[GIVEN TEXT — start]
How does John McNertney help his American clients deal with bureaucratic issues such as visas, work permits and residency in Portugal?
The group that comes to Portugal either dedicates a lot of time and patience to learning how to navigate these issues or delegates it to a professional. A new class of professionals has recently emerged to provide guidance on these issues, and they are teaming up with Americans.
What are the main legal and tax areas that Americans should consider when moving to or investing in Portugal?
Americans need to understand how their income and investments will be taxed. Do they bring with them a portfolio of investment assets that they have held for years and may be required to pay capital gains on when they sell them? Do they hold these assets within a US retirement account, where they have certain assumptions about the tax treatment of investments on distribution? These ideas need to be explored, validated and, in some cases, a reorganisation strategy needs to be adopted. As for the legal side of things, it may be necessary to review the inheritance laws that will apply now that they have moved to Portugal.
In your opinion, what are the biggest advantages and disadvantages of living in Portugal compared to the United States?
[GIVEN TEXT — finish]
[DATA — start]
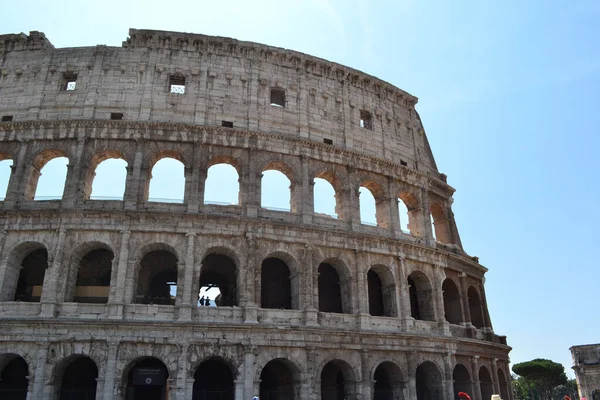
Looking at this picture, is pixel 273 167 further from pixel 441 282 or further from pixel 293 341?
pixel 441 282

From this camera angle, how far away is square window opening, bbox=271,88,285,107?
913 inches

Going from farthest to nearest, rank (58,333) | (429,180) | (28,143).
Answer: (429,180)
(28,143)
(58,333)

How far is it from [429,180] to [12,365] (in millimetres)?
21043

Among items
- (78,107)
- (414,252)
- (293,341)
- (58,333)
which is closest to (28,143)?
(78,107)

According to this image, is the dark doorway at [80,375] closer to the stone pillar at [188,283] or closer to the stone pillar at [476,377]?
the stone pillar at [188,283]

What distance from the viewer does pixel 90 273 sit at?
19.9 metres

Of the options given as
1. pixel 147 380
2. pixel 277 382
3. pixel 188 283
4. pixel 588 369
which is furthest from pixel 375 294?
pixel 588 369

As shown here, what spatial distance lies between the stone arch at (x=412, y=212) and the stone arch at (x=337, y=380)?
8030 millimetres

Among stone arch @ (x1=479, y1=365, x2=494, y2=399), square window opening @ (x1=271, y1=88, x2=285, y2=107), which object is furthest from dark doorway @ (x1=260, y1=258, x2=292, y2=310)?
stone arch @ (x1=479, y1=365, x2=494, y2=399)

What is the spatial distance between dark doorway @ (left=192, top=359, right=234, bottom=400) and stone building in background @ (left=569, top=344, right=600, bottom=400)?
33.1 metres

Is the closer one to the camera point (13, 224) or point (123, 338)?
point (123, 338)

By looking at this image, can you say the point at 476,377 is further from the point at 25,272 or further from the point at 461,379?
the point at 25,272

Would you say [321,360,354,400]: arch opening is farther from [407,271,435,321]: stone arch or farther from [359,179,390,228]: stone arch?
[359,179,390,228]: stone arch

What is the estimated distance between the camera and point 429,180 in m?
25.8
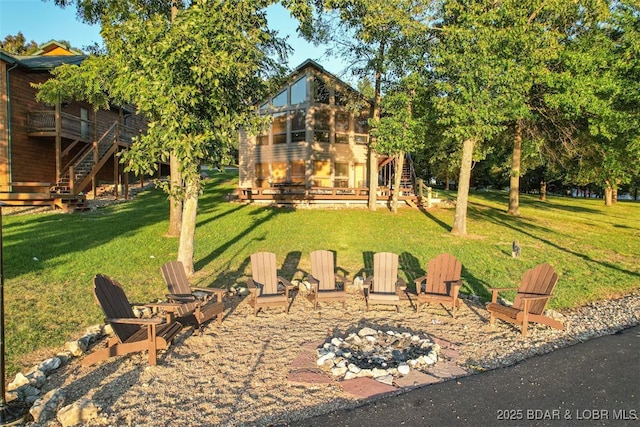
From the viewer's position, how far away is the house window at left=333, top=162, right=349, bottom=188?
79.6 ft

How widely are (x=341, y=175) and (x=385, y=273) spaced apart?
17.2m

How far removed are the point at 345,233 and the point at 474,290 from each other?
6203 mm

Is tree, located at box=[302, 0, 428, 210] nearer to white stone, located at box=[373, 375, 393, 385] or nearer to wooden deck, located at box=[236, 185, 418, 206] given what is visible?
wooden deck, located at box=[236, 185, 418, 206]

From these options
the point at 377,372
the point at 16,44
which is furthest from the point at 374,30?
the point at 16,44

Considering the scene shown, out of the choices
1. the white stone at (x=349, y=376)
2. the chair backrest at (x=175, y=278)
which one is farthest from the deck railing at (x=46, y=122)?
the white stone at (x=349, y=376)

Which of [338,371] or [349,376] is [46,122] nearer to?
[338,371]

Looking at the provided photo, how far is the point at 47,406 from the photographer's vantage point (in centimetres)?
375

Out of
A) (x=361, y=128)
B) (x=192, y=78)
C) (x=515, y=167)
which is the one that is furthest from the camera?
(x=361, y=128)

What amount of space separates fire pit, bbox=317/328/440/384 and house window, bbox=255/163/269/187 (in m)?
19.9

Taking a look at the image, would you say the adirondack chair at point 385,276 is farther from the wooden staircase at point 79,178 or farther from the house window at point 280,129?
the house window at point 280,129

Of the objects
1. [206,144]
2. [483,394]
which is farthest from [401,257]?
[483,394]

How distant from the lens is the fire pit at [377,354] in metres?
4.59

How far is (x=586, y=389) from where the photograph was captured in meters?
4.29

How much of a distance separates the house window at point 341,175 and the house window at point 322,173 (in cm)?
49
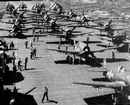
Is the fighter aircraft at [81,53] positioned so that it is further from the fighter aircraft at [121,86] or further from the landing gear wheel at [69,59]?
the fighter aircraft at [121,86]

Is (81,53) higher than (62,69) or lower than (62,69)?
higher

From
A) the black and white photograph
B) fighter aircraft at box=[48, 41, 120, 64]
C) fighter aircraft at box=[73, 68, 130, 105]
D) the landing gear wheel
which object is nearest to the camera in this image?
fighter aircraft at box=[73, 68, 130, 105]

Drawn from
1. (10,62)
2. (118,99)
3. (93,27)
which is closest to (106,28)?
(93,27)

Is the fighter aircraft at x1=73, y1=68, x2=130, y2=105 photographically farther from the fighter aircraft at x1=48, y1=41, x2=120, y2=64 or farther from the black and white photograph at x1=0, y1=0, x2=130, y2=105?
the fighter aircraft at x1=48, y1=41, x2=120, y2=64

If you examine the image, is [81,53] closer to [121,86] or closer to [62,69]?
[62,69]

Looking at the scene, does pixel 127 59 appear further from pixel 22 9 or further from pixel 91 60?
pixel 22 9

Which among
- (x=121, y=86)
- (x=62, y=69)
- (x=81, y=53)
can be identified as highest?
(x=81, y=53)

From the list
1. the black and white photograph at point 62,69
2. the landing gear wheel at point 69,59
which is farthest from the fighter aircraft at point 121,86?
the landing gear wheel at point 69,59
[DATA — finish]
ACTIVITY:
Continue the interview about Americans moving to Portugal from the point where it stops.

RESPONSE FOR THIS EXERCISE:
For me, it's quite simple; I have a young family with three young children. Portugal is a very family-friendly environment, so I think it makes for a healthier lifestyle. On the other hand, Portugal can have a slower pace, and while I'm middle-aged I prefer that, I realise that my children might get impatient and want to move somewhere where there are more abundant and competitive professional opportunities.
Can you share a success story or an interesting story of how you helped an American client overcome a specific challenge when setting up in Portugal?

Last year, I met an American consulting firm that was helping a client who had decided to move to Portugal. This client had saved a lot of money and developed a good strategy for retirement in the US. But when they decided to move to Portugal, the company realised that they didn't have a solid understanding of how to make the transition effectively. And they were right: this client needed my help to redevelop every level of his retirement strategy. 

Most importantly, he and his former advisor worked diligently to identify all of his pain points honestly and efficiently with me. I did the necessary work and introduced him to a number of local resources that he used to deal with his immigration and other lifestyle challenges. In less than a year, he moved full time to live in Portugal and couldn't be happier. It's completely satisfying to be part of these relocation stories!

How do you keep up to date with changes in laws and regulations that affect Americans living in Portugal?
I have established relationships with a wide range of legal and tax professionals and frequently consult them to update my understanding of the laws relevant to my clients. As we are actively connected with the system every day, I have developed a high level of understanding in the practical areas most relevant to me and my clients. I also read the business news daily in the US and Portugal and continue to read the tax code in my spare time. (Seriously! Not fun, but a necessary evil)
What advice would you give to an American who is thinking of moving to Portugal, whether for work, retirement or business?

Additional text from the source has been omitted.